When you step outside your door, your actions in the physical world are
also swept into the dragnet: The government gathers an enormous
collection of information through the video cameras placed on your
street and all over your city. If you commit a crime—or simply
jaywalk—facial recognition algorithms will match video footage of your
face to your photo in a national ID database. It won’t be long before
the police show up at your door.

This society may seem dystopian, but it isn’t farfetched: It may be
China in a few years. The country is racing to become the first to
implement a pervasive system of algorithmic surveillance. Harnessing
advances in artificial intelligence and data mining and storage to
construct detailed profiles on all citizens, China’s communist
party-state is developing a “citizen score” to incentivize “good”
behavior. A vast accompanying network of surveillance cameras will
constantly monitor citizens’ movements, purportedly to reduce crime and
terrorism. While the expanding Orwellian eye may improve “public
safety,” it poses a chilling new threat to civil liberties in a country
that already has one of the most oppressive and controlling governments
in the world.

Given problem 1 →
In the passage on surveillance in China, what is the communist party-state developing to incentivize "good" behavior?

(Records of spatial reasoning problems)

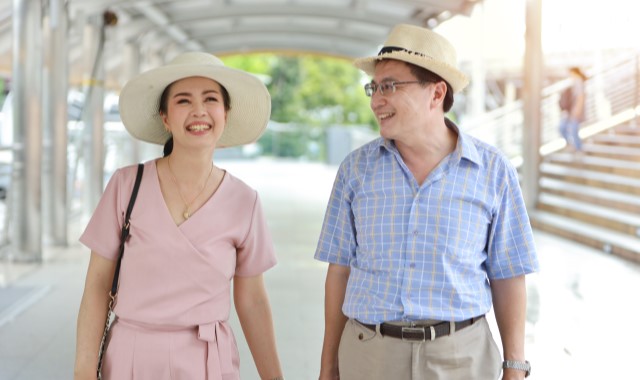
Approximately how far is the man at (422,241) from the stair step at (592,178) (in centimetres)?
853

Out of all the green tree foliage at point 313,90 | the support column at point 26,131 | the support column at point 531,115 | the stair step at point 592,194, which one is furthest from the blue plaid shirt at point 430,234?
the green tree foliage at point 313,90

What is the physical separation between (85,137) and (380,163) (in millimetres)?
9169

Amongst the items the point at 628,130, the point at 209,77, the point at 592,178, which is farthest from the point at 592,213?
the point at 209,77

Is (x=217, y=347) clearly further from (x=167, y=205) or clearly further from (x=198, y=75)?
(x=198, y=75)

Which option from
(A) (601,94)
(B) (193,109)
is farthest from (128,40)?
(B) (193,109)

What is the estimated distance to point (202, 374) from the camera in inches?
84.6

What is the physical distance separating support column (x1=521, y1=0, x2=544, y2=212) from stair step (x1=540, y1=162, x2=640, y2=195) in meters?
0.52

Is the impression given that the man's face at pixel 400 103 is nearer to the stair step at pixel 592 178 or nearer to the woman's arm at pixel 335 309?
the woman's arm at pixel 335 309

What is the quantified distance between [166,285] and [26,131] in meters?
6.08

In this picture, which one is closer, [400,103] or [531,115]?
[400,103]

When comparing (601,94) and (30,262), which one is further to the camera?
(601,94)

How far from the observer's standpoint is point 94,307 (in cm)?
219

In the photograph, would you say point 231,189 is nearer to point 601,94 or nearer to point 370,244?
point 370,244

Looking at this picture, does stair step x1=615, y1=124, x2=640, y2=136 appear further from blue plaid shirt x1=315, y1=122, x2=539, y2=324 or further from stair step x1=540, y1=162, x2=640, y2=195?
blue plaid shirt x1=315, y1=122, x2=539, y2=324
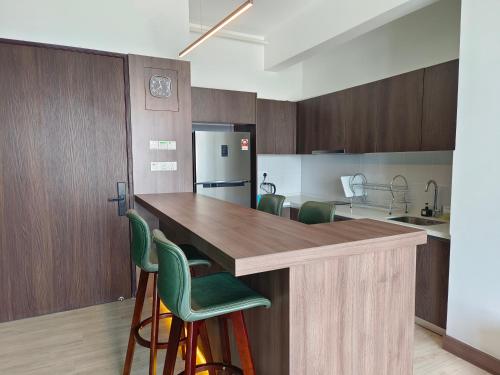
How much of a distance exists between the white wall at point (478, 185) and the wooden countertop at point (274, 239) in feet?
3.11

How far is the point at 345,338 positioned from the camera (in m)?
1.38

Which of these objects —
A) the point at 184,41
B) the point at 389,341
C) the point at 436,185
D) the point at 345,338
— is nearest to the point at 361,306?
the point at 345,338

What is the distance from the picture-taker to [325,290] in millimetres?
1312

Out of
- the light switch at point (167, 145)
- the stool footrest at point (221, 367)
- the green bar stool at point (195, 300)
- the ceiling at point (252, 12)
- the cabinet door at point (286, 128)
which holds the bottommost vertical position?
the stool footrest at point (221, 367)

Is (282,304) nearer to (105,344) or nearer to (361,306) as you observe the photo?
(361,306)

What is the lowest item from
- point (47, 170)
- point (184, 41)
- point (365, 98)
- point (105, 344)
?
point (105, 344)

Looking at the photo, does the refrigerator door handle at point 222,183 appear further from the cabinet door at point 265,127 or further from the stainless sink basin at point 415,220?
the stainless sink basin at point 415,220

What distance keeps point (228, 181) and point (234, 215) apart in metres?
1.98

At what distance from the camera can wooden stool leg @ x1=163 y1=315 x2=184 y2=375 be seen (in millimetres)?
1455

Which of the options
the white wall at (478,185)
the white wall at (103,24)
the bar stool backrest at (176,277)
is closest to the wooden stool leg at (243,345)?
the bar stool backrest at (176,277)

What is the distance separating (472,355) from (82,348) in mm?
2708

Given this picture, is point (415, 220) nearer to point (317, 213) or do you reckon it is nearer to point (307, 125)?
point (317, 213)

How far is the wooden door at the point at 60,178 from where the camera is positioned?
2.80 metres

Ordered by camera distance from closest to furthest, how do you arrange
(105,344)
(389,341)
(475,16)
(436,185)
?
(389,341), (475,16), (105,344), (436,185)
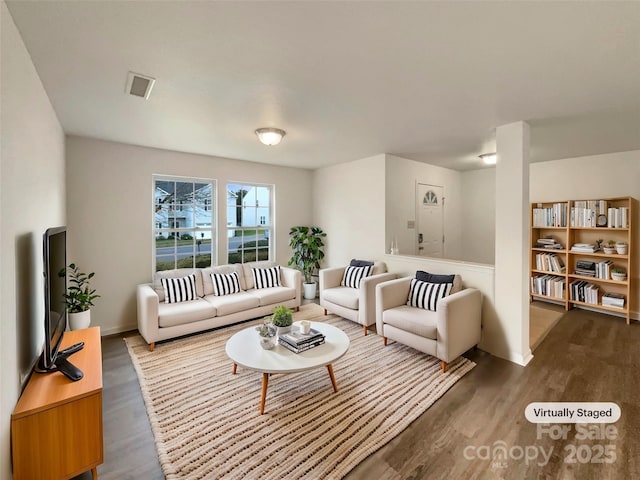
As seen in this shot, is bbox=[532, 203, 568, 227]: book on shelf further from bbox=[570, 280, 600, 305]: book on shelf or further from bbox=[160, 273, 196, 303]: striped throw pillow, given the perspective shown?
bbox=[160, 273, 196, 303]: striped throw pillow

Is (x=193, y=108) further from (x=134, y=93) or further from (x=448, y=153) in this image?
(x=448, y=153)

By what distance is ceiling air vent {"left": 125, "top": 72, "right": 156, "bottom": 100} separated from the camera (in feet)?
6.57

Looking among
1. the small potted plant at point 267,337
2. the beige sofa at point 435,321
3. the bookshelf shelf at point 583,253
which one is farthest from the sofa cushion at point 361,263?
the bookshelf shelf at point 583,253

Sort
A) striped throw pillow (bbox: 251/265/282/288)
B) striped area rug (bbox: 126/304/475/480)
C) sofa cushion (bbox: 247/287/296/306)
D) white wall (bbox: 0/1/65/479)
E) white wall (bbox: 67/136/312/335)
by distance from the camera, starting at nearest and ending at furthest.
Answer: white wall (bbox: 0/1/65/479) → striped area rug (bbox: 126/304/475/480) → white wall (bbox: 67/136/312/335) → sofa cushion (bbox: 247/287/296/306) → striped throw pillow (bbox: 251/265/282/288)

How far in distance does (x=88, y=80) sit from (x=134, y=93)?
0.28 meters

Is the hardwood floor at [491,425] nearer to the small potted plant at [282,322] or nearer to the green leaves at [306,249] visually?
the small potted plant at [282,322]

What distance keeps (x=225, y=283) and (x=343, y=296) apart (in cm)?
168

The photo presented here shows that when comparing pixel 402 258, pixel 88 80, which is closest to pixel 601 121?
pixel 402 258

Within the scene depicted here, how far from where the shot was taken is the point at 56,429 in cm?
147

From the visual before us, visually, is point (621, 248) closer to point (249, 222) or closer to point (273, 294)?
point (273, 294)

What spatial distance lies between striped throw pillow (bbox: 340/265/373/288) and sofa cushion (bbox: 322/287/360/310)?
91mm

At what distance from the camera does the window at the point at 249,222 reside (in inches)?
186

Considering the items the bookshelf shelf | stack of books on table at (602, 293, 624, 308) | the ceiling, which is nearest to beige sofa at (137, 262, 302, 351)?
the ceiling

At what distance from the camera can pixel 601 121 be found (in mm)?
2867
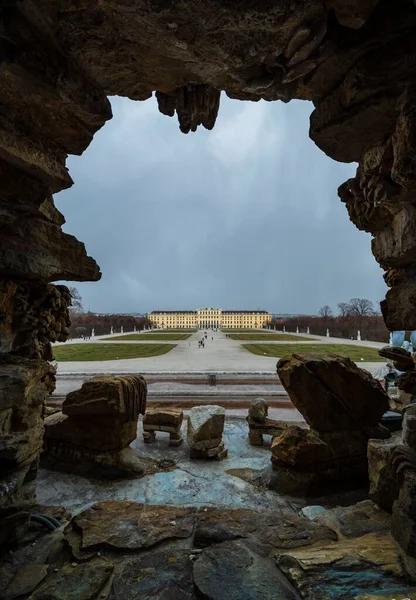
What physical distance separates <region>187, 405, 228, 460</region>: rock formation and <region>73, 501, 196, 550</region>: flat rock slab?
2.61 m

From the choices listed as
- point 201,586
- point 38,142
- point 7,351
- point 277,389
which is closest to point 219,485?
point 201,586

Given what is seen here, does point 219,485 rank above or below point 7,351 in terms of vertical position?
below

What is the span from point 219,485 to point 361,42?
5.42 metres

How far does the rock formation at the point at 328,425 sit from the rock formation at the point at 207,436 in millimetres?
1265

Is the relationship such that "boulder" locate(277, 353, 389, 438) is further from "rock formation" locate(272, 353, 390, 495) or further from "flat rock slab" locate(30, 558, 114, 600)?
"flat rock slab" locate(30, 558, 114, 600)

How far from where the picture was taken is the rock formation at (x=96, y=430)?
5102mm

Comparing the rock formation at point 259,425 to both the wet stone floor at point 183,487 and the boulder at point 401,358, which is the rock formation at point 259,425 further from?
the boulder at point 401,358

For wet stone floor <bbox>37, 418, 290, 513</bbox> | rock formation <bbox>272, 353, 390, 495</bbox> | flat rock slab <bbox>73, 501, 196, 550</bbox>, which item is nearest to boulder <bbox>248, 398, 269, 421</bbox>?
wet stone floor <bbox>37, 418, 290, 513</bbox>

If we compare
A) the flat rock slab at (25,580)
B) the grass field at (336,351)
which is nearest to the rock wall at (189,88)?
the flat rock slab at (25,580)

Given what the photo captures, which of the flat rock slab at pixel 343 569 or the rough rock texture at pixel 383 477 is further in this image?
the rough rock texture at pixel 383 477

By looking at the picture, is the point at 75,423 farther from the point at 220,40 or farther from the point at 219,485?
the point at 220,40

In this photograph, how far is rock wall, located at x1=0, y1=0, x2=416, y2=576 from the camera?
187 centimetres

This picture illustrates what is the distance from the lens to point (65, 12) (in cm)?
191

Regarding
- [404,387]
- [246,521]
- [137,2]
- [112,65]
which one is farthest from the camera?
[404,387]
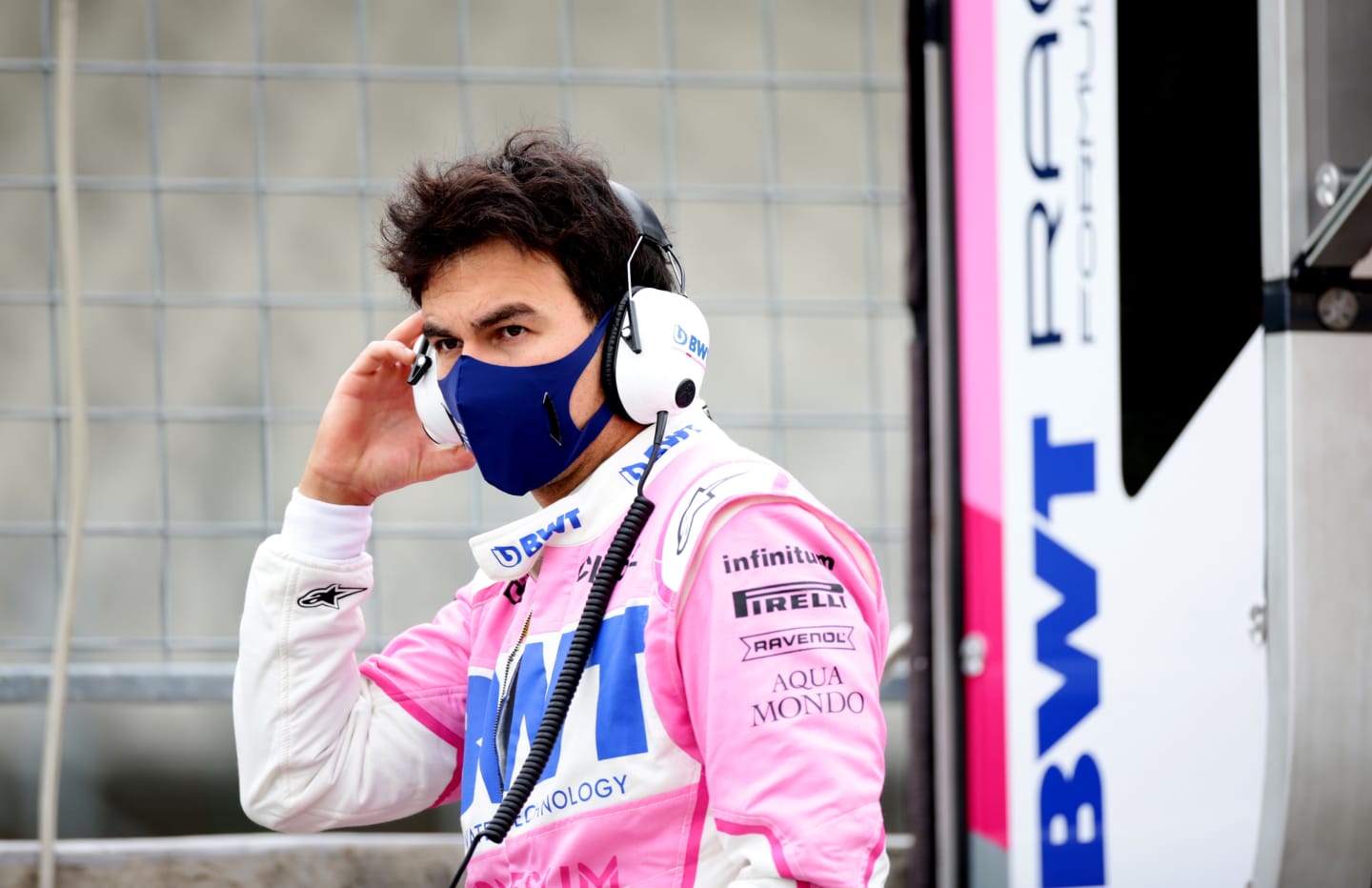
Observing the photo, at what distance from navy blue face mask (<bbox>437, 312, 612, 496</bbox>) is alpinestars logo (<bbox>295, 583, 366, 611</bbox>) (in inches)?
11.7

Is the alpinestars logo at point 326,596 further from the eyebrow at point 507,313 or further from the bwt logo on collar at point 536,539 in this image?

Given problem 2 →
Pick out every line of the records that contains the word "keeps", treating uppercase and lowercase letters as different.

Right answer 1 →
A "citizen score"

Right answer 2 →
What distance keeps point (228, 181) and point (234, 215) apart in metres?
What distance keeps (x=225, y=283) and (x=343, y=296) apart (in cm)?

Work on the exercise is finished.